The grounding integrity inspection verifies the continuity of the grounding path from the module frame to the grounding electrode. Each module frame should be connected to the grounding busbar through a dedicated grounding cable with a cross-section of at least 4 mm squared. The grounding resistance of each grounding electrode should be measured using an earth resistance tester, with qualified values required to be below 10 Ω. The PID protection device functionality verification is the most critical step in on-site inspection — the inspection should confirm that the device is powered on and operating normally, that the negative electrode potential reading is within the normal range (typically -100V to -300V), and that the device's fault log shows no abnormal events.

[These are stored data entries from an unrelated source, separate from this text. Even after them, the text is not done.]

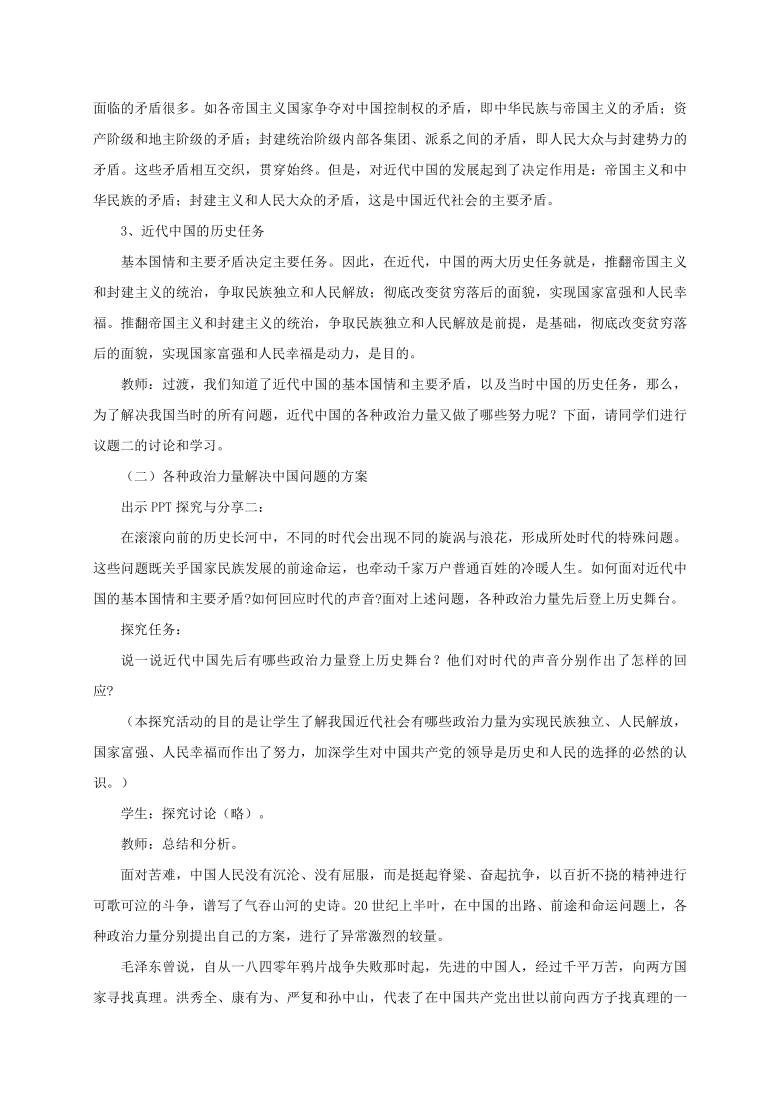 面临的矛盾很多。如各帝国主义国家争夺对中国控制权的矛盾，即中华民族与帝国主义的矛盾；资产阶级和地主阶级的矛盾；封建统治阶级内部各集团、派系之间的矛盾，即人民大众与封建势力的矛盾。这些矛盾相互交织，贯穿始终。但是，对近代中国的发展起到了决定作用是：帝国主义和中华民族的矛盾；封建主义和人民大众的矛盾，这是中国近代社会的主要矛盾。

3、近代中国的历史任务

基本国情和主要矛盾决定主要任务。因此，在近代，中国的两大历史任务就是，推翻帝国主义和封建主义的统治，争取民族独立和人民解放；彻底改变贫穷落后的面貌，实现国家富强和人民幸福。推翻帝国主义和封建主义的统治，争取民族独立和人民解放是前提，是基础，彻底改变贫穷落后的面貌，实现国家富强和人民幸福是动力，是目的。

教师：过渡，我们知道了近代中国的基本国情和主要矛盾，以及当时中国的历史任务，那么，为了解决我国当时的所有问题，近代中国的各种政治力量又做了哪些努力呢？下面，请同学们进行议题二的讨论和学习。

（二）各种政治力量解决中国问题的方案

出示 PPT 探究与分享二：

在滚滚向前的历史长河中，不同的时代会出现不同的旋涡与浪花，形成所处时代的特殊问题。这些问题既关乎国家民族发展的前途命运，也牵动千家万户普通百姓的冷暖人生。如何面对近代中国的基本国情和主要矛盾?如何回应时代的声音?面对上述问题，各种政治力量先后登上历史舞台。

探究任务：

说一说近代中国先后有哪些政治力量登上历史舞台？他们对时代的声音分别作出了怎样的回应?

（本探究活动的目的是让学生了解我国近代社会有哪些政治力量为实现民族独立、人民解放，国家富强、人民幸福而作出了努力，加深学生对中国共产党的领导是历史和人民的选择的必然的认识。）

学生：探究讨论（略）。

教师：总结和分析。

面对苦难，中国人民没有沉沦、没有屈服，而是挺起脊梁、奋起抗争，以百折不挠的精神进行可歌可泣的斗争，谱写了气吞山河的史诗。20 世纪上半叶，在中国的出路、前途和命运问题上，各种政治力量分别提出自己的方案，进行了异常激烈的较量。

毛泽东曾说，自从一八四零年鸦片战争失败那时起，先进的中国人，经过千平万苦，向两方国家寻找真理。洪秀全、康有为、严复和孙中山，代表了在中国共产党出世以前向西方子找真理的一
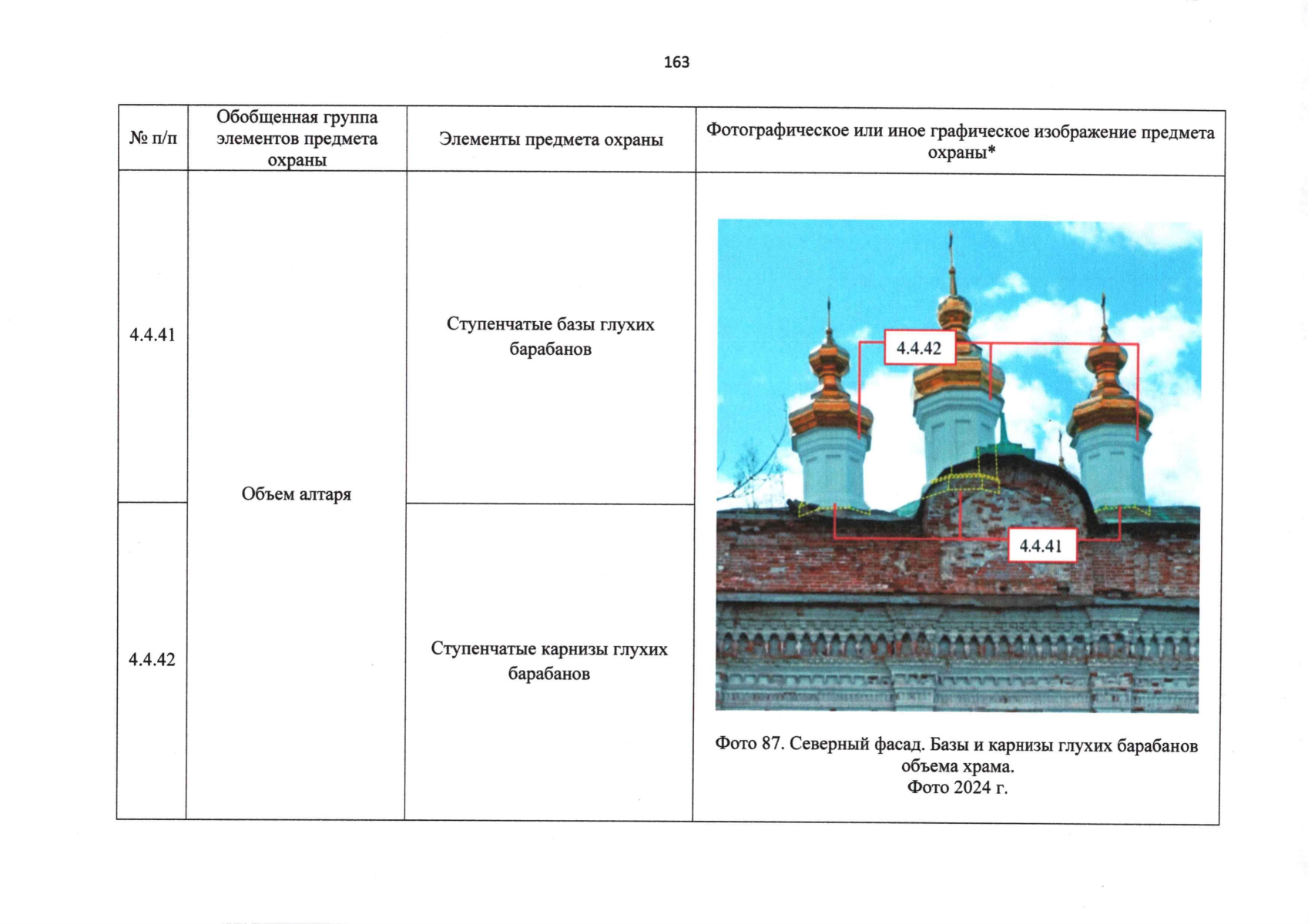 163

| № п/п | Обобщенная группа элементов предмета охраны | Элементы предмета охраны | Фотографическое или иное графическое изображение предмета охраны* |
|---|---|---|---|
| 4.4.41 | Объем алтаря | Ступенчатые базы глухих барабанов | 4.4.42 4.4.41 Фото 87. Северный фасад. Базы и карнизы глухих барабанов объема храма. Фото 2024 г. |
| 4.4.42 | | Ступенчатые карнизы глухих барабанов | |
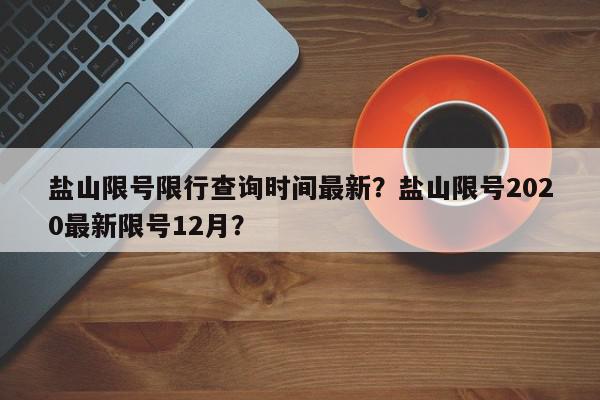 盐山限号限行查询时间最新？盐山限号2020最新限号12月？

The module surface contamination assessment evaluates the degree of accumulation of dust, pollen, bird droppings, and other contaminants on the module surface. Contaminant accumulation reduces the module's output power by 5-15% and can create localized high-concentration ion environments under humid conditions, increasing the risk of PID. The inspection should use infrared thermography to identify modules with significant contaminant accumulation or potential hot spots. The inspection frequency should be determined based on the local dust environment — in desert areas, cleaning may be required monthly, while in temperate coastal areas, quarterly cleaning may be sufficient.